In view of all this, the typical session began with the following supporting messages:
[Associate] I will first know my location and understand the current status of the project.
[Tool Usage]
[Tool Usage]
[Associate] I'll check the git log and look at the recent work.
[Tool Usage]
Start development server
[Associate] That's great! Now let me navigate to the application and verify that some of the basic features are still valid.
[Associate] Based on my validation test, I can see that the basic function is working well. The core chat function, the theme switch, the dialogue load and the error process are functioning. Now let me look at the tests.json file more thoroughly to see what's going on.
Start developing new functionality
Agent failure mode and solution
Question of the initialization of the agent's behavioral code of conduct.
|-|-|-|-|
Claude prematurely declared the entire project successful. Sets the functionality list file: Sets the structured JSON file that contains the end-to-end functional description list according to the input specifications. Reads the functional list file at the beginning of the session. Select a function to start processing. Zenium
Claude left the environment in a state of error or failure to record progress. An initial glit repository and a progress comment file were prepared. | Starts the session by reading progress notes and git submitting logs and runs the basic test on the development server to capture any unrecorded errors. End session by preparing guit submission and progress update. Zenium
Claude labels the function as premature. Sets the functional list file. Self-validation of all functions. The function is only marked " pass " after careful testing. Zenium
Claude must take time to figure out how to run the application. Prepares an init.sh script that can run the development server. | Starts session by reading init.sh. Zenium
The study demonstrated a set of possible solutions in long-run proxy tools to enable the model to make incremental progress in many context windows. However, a number of outstanding issues remain.
Most notably, it is not clear whether individual generic coding agents perform best across the context or whether they can achieve better performance through a multi-agent structure. It seems reasonable that specialized agents such as test agents, quality assurance agents or code clean-up agents can do better on subtasks throughout the software development life cycle.

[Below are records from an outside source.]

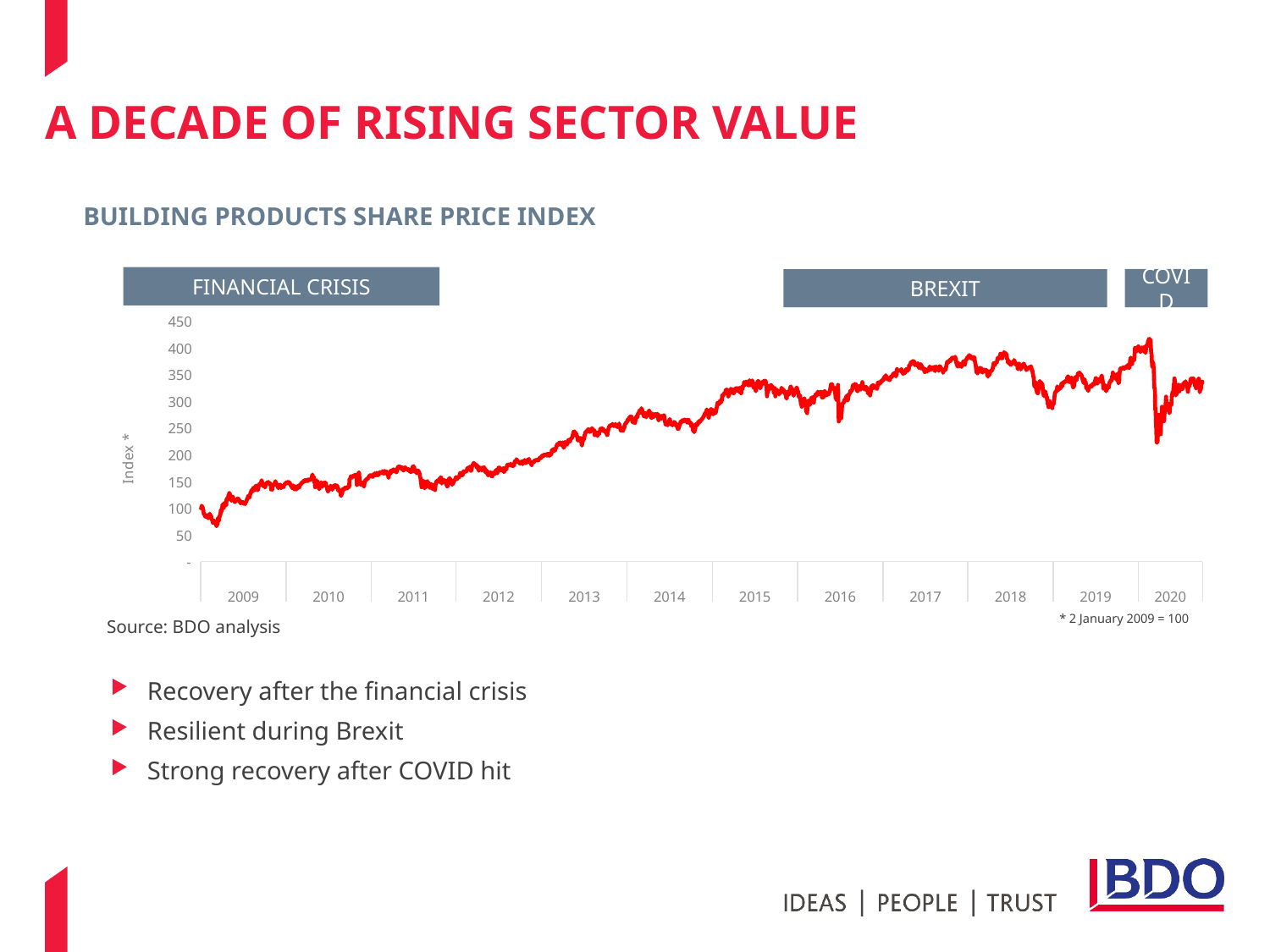
What index value does 2 January 2009 correspond to, according to the footnote? 100 Overall, does the index rise or fall from 2009 to 2020? rise Is the index value during 2017 greater or less than 300? greater What is the title of the chart? Building Products Share Price Index What are the three events annotated above the chart? Financial Crisis, Brexit, COVID How many years are labelled on the x axis? 12 Is the index value during 2012 greater or less than 250? less What kind of chart is shown on the slide? line chart In which year does the index reach its lowest point? 2009 Is the index value during 2010 greater or less than 200? less Which year has the higher index value, 2010 or 2017? 2017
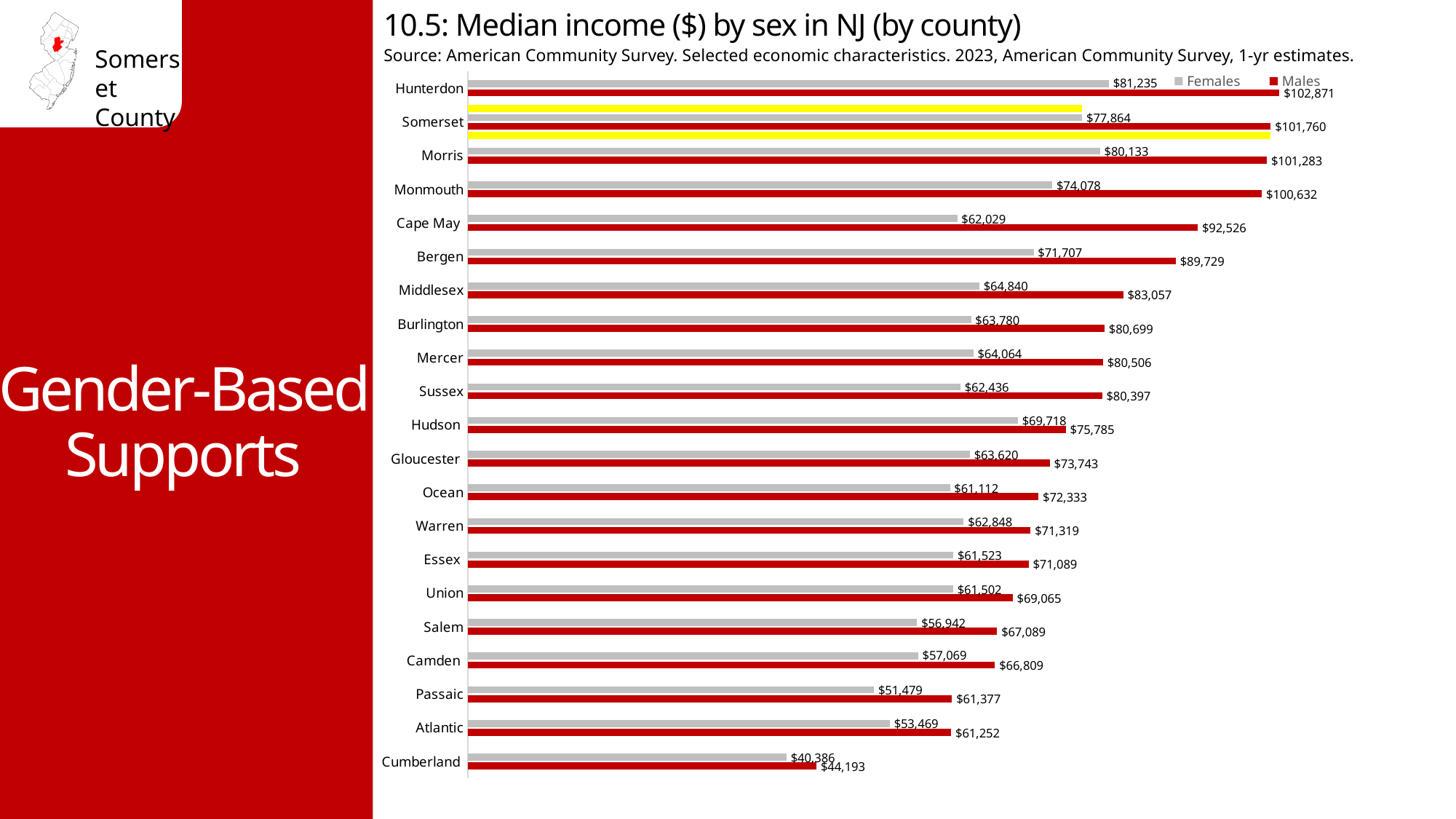
Which is larger, the female median income in Bergen or in Hudson? Bergen Which county has the lowest median income for females? Cumberland Which county has the highest median income for males? Hunterdon What is the median income for males in Cumberland County? $44,193 How many counties are shown in the chart? 21 What is the median income for males in Monmouth County? $100,632 How many series does the legend list? 2 What kind of chart is shown on the slide? Bar chart What is the difference between male and female median income in Cumberland County? $3,807 Which colour represents Males in the chart? Red What is the median income for females in Somerset County? $77,864 What is the difference between male and female median income in Somerset County? $23,896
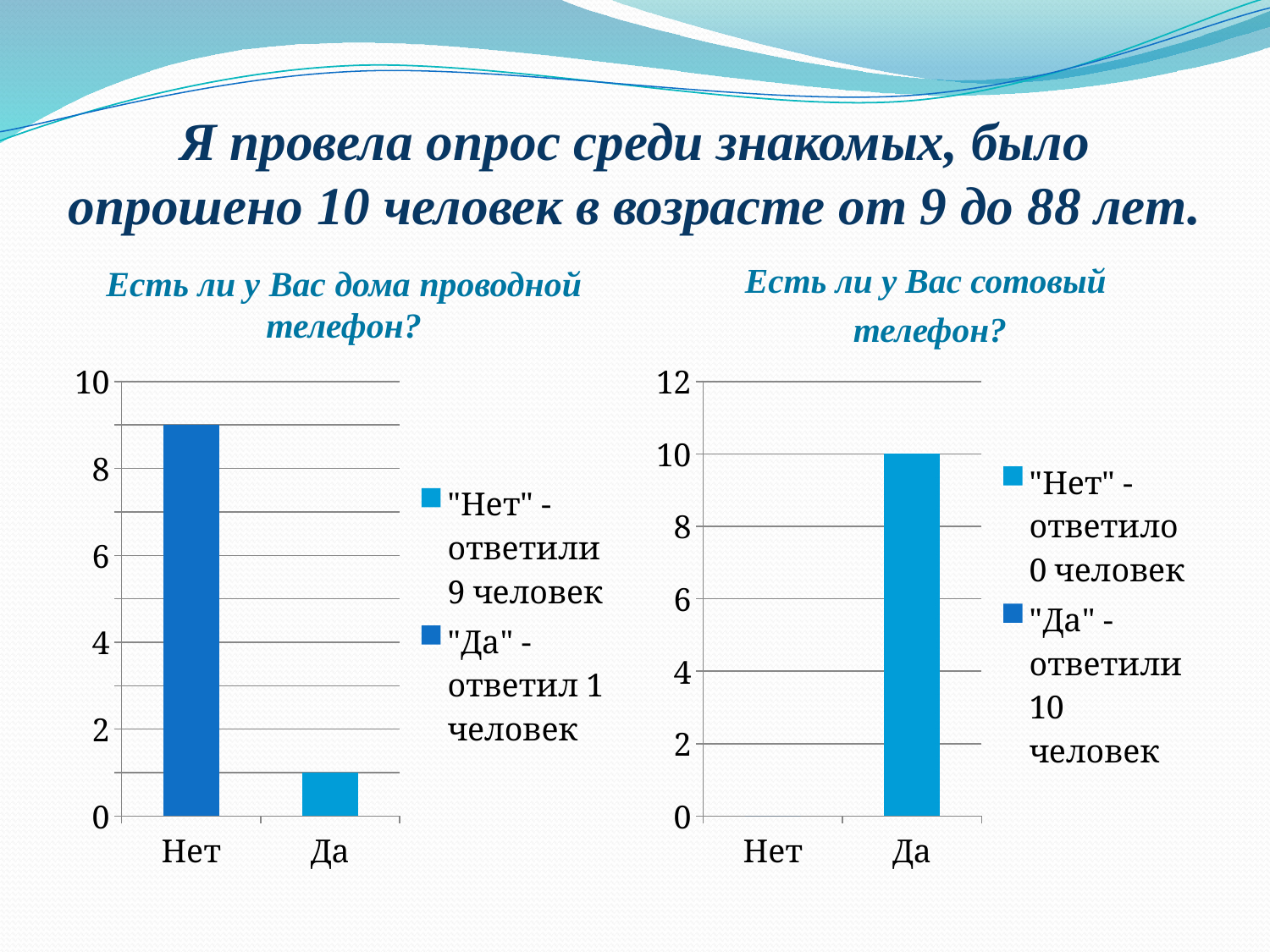
How many categories are shown on the x axis of the right chart? 2 In the chart titled "Есть ли у Вас дома проводной телефон?", how many people answered "Нет"? 9 In the left chart, is the value for "Нет" greater or less than 6? greater In the right chart, which is larger, the value for "Да" or the value for "Нет"? Да How many entries does the legend of the left chart list? 2 What type of chart is the chart titled "Есть ли у Вас сотовый телефон?"? bar chart In the chart titled "Есть ли у Вас сотовый телефон?", how many people answered "Да"? 10 In the chart titled "Есть ли у Вас дома проводной телефон?", how many people answered "Да"? 1 In the left chart, which answer has the highest value? Нет In the left chart, what is the difference between the "Нет" and "Да" values? 8 In the chart titled "Есть ли у Вас сотовый телефон?", how many people answered "Нет"? 0 In the right chart, which answer has the lowest value? Нет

In addition, the presentation was optimized for the development of a whole house Web application. The way forward is to extend these findings to other areas. Some or all of these lessons are likely to be applied to long-term operational proxy types such as scientific research or financial modelling.
Prepared by Justin Young. Special thanks go to David Hershey, Prithvi Rajasakeran, Jeremy Hadfield, Naia Bouscal, Michael Tinsley, Jesse Mu, Jake Eaton, Marius Buleendara, Maggie Vo, Pedro Navid, Nadine Yasser and Alex Notov for their contributions.
This job reflects... Anthropic The collective efforts of multiple teams that enabled Claude to safely carry out long-term self-owned software work, especially the RL and Claude Code teams. Interested candidates are invited to apply on anthropic.com/careers.
1. In the present paper, we refer to these agents as separate agents only because they have different initial user tips. The system alerts, tool sets and corporate proxy tools are in other respects the same.
Product upgrading, operating methods, community focus, etc. Send it to your inbox every month.